The AVX-512 extensions active in most tests showed good gains for all CPUs however, Sapphire Rapids Xeon CPUs saw the biggest gain with AVX-512 of up to 44% whereas EPYC Genoa saw a gain of 21%.
Surprisingly, Intel not only delivered a bigger performance gain but also delivered the best efficiency with AVX-512 which is neat considering AMD went heavy on marketing AVX-512 for EPYC Genoa chips whereas Intel didn't talk much about AVX-512 on its Sapphire Rapids chips. With AVX-512 enabled, the Intel Sapphire Rapids CPUs were able to match or outperform the Genoa parts & only with AVX-512 were the EPYC chips able to deliver the boost uplift. Please note that the performance gain is a comparison of generation versus generation and not a direct comparison to AMD Genoa as Milan did not offer AVX-512 support.

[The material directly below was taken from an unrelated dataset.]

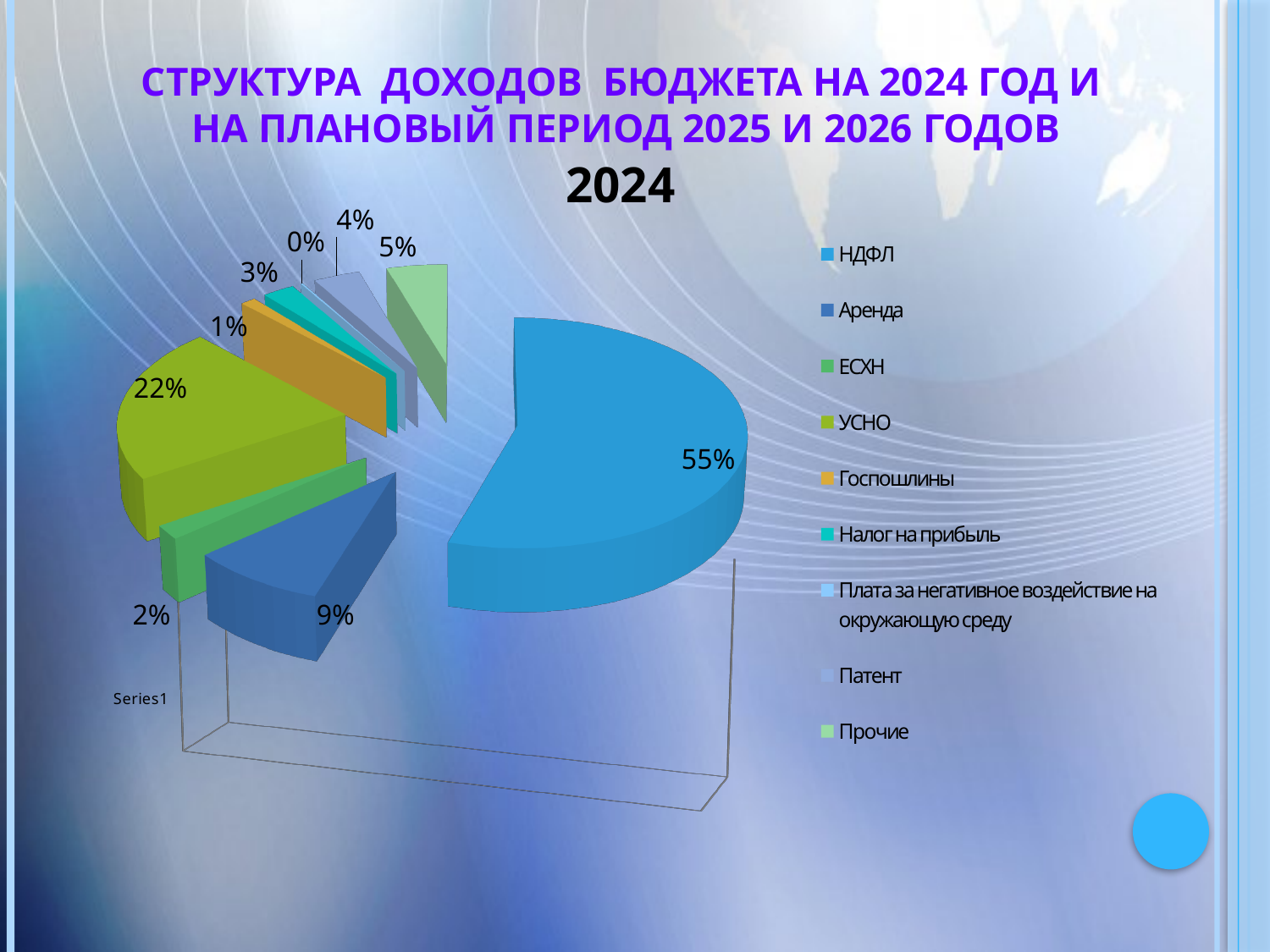
Which category has the largest share of the pie? НДФЛ How many entries does the legend of the pie chart list? 9 What share of the pie does Аренда have? 9% What is the title shown above the pie chart? 2024 What type of chart is shown on the slide? pie chart What share of the pie does НДФЛ have? 55% What share of the pie does УСНО have? 22% What is the difference between the share for НДФЛ and the share for УСНО? 33% Which is larger, the share for УСНО or the share for Аренда? УСНО What colour is the slice for НДФЛ? blue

Following is what Phoronix had to say about their findings:
The geometric mean also shows how important AVX-512 is for the success of 4th Gen EPYC Genoa in being competitive against 4th Gen Xeon Scalable for HPC workloads. Had Zen 4 not added AVX-512, the EPYC 9654 2P AVX-512-disabled results came out just behind the Xeon Platinum 8490H 2P with AVX-512 enabled. A Zen 4 server processor without AVX-512 would have been a neck-and-neck race between Sapphire Rapids and Genoa in more workloads. But instead the EPYC 9654 2P with AVX-512 came out 19% faster than the Xeon Platinum 8490H processors in this set of benchmarks.
I'm left rather surprised that Intel hadn't more notably promoted their AVX-512 improvements with 4th Gen Xeon Scalable at launch, but in any case it's good seeing AVX-512 providing greater uplift while also not having the significant impact on power consumption that was seen with earlier generations of AVX-512 processors. This can immediately be of benefit to a lot of existing software out there compared to having to adapt to make use of AMX and the new accelerators. Hopefully this more efficient AVX-512 with Sapphire Rapids paired with AMD Zen 4 CPUs now having AVX-512 will lead to more software developers considering AVX-512 optimizations for their software.
Larabel anticipates that developers will continue utilizing the AVX-512 compatible software already in the market and lessen the strain of adapting to the newer AMX extension set, where more recent accelerators would need further learning and understanding from development teams.